Hadoop administrator needs to add the following properties to core-site.xml:

<property>
     <name>hadoop.proxyuser.SERVICEID.hosts</name>
     <value>HOST</value>
</property>
<property>
     <name>hadoop.proxyuser.SERVICEID.groups</name>
     <value>*</value>
</property>

where:

  • SERVICEID is the user ID of Kerberos principal that is associated with the Enterprise Steam Kerberos keytab or Enterprise Steam service ID (usually steam)
  • HOST is the hostname of the Enterprise Steam server. Wildcard (*) is accepted.

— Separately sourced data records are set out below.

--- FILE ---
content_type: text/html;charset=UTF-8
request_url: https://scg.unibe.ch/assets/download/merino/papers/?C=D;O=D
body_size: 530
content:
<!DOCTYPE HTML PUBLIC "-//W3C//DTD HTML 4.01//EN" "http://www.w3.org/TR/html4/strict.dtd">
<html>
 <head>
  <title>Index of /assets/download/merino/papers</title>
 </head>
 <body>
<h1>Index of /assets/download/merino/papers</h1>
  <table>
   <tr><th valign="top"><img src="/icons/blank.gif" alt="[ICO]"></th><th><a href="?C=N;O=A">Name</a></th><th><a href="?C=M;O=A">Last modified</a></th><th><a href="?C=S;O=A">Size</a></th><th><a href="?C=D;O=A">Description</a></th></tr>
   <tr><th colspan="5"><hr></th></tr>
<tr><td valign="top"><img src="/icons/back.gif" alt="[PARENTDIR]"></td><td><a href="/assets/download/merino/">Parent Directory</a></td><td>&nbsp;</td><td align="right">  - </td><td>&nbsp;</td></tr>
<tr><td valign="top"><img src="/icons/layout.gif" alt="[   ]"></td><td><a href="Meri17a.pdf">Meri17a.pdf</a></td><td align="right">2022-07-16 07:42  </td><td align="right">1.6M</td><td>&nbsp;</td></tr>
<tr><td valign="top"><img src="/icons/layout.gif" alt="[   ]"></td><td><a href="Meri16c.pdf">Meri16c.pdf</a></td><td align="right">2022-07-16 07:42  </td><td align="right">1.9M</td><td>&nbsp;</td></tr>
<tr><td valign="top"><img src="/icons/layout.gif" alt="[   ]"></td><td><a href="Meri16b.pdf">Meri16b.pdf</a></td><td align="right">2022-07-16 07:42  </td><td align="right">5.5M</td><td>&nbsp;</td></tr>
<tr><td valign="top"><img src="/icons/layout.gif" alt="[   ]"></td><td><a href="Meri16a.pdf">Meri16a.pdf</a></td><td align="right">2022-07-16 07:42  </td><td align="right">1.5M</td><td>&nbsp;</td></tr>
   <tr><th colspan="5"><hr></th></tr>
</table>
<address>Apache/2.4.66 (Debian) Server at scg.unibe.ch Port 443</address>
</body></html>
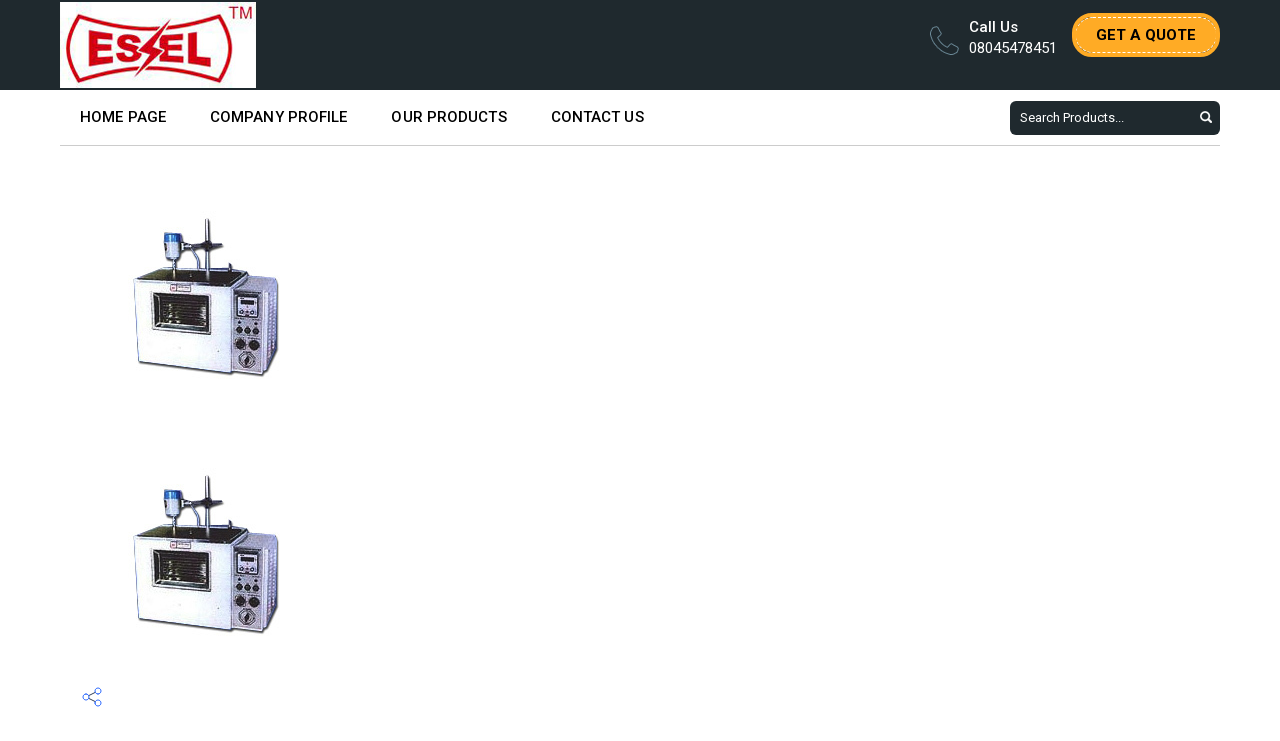

--- FILE ---
content_type: text/plain
request_url: https://www.google-analytics.com/j/collect?v=1&_v=j102&a=1914801614&t=pageview&_s=1&dl=https%3A%2F%2Fwww.esellab.com%2Fwater-bath-precision-3381087.html&ul=en-us%40posix&dt=Water%20Bath%20Precision%20-%20Water%20Bath%20Precision%20Exporter%2C%20Manufacturer%20%26%20Supplier%2C%20Ambala%20Cantt%2C%20India&sr=1280x720&vp=1280x720&_u=IEDAAEABAAAAACAAI~&jid=1192450537&gjid=1568322512&cid=1557620187.1769258786&tid=UA-77943559-7&_gid=1233289138.1769258786&_r=1&_slc=1&z=1188911029
body_size: -450
content:
2,cG-RWLZGM97L9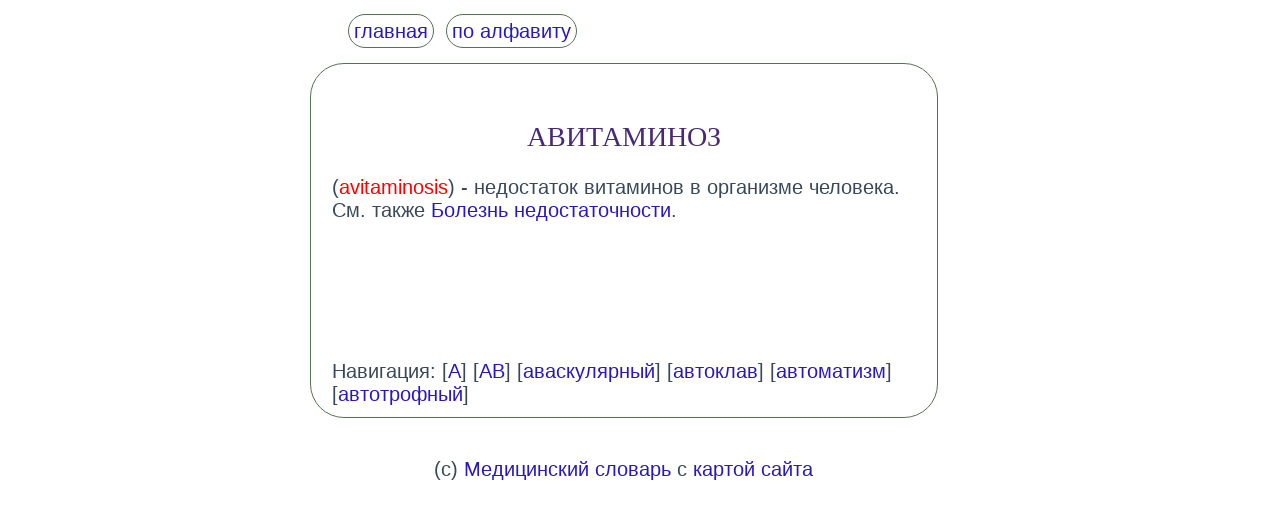

--- FILE ---
content_type: text/html; charset=windows-1251
request_url: https://www.medslv.ru/html/a/avitaminoz.html
body_size: 733
content:
<!DOCTYPE html>
<html lang="ru">
<head>
<title>АВИТАМИНОЗ - недостаток витаминов в организме человека</title>
<meta http-equiv="Content-Type" content="text/html; charset=windows-1251">
<link rel="stylesheet" type="text/css" href="/style18.css">
<meta name="viewport" content="width=device-width, initial-scale=1">
<link rel="shortcut icon" href="/favicon.ico">
</head>
<body>

<div id="menu">
<ul class="nvg">
<li><a href="/">главная</a></li>
<li><a href="/map/">по алфавиту</a></li>
</ul>
</div>

<div id="clmn">
<br><h2>АВИТАМИНОЗ</h2>  (<span class="sred">avitaminosis</span>) - недостаток витаминов в организме человека. См. также <a href="/html/b/bolezn5-nedostato4nosti.html">Болезнь недостаточности</a>.<br><br><br><script type="text/javascript">
<!--
var _acic={dataProvider:10};(function(){var e=document.createElement("script");e.type="text/javascript";e.async=true;e.src="https://www.acint.net/aci.js";var t=document.getElementsByTagName("script")[0];t.parentNode.insertBefore(e,t)})()
//-->
</script><br><br><br><br>Навигация: [<a href="/map/a">А</a>] [<a href="/map/av">АВ</a>] [<a href="/html/a/avaskul8rn3y.html">аваскулярный</a>] [<a href="/html/a/avtoklav.html">автоклав</a>] [<a href="/html/a/avtomatizm.html">автоматизм</a>] [<a href="/html/a/avtotrofn3y.html">автотрофный</a>] </div>

<div style="clear: both;"></div>

<div id="ftr">
 

<br>

(c) <a href="/">Медицинский словарь</a> с <a href="/map/">картой сайта</a>
</div>

</body>
</html>


--- FILE ---
content_type: text/css
request_url: https://www.medslv.ru/style18.css
body_size: 410
content:
body, html{
margin: 0px;
margin: 0 14%;
padding: 0;
font-family: Arial, Helvetica, sans-serif;
font-size: 20px;
color: #384858;
}

a {
text-decoration: none;
color: #2919B9;
}

h2 {
font: 28px verdana;
font-weight: normal;
color: #482977;
text-align:center;
}

#clmn{
//	float: left;
display: block;
margin: 2px;
width: 88%;
padding:11px 21px;
border-radius: 34px;
border:1px solid #547251;
}


.nvg li {
display: inline;
margin-right: 6px;
border: 1px solid #527155;
padding: 5px; 
border-radius: 32px;
}

#ftr {
text-align: center;
//	float: left;
	display: block;
	margin: 2px;
	width: 90%;
//border:1px solid #AAFFFF;
    padding: 15px; 
}

.sred {
color: red; /* Красный цвет выделения */
}

.mapli {
line-height: 150%;
list-style-type: none;
}

@media (max-width: 360px) {

body {
	margin: 1% 1%;
	padding: 0;
//	font-family: verdana, Arial, Helvetica, sans-serif;
	font-size: 14px;
}

h2 {
	font-size: 1.2em;
}


#clmn{
margin: 2px;
width: 98%;
padding:1px 1px;
border:0px;
}

}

Following is an example of valid core-site.xml changes to enable Enterprise Steam on steam.mycompany.loc to impersonate any user:

<property>
     <name>hadoop.proxyuser.SERVICEID.hosts</name>
     <value>steam.mycompany.loc</value>
</property>
<property>
     <name>hadoop.proxyuser.SERVICEID.groups</name>
     <value>*</value>
</property>

Additional information about these changes is available here: https://hadoop.apache.org/docs/r2.7.3/hadoop-project-dist/hadoop-common/Superusers.html.

In Cloudera Manager

  1. Login to Cloudera Maanager as Hadoop administrator capable of changing Hadoop configuration.
  2. Go to HDFS service.
  3. Go to Configuration.
  4. Search for Cluster-wide Advanced Configuration Snippet (Safety Valve) for core-site.xml configuration.
  5. Add entry with name hadoop.proxyuser.SERVICEID.hosts and value HOST as described in the previous section.
  6. Add entry with name hadoop.proxyuser.SERVICEID.groups and value * as described in the previous section.
  7. Save Changes
  8. Deploy client configuration and restart the cluster.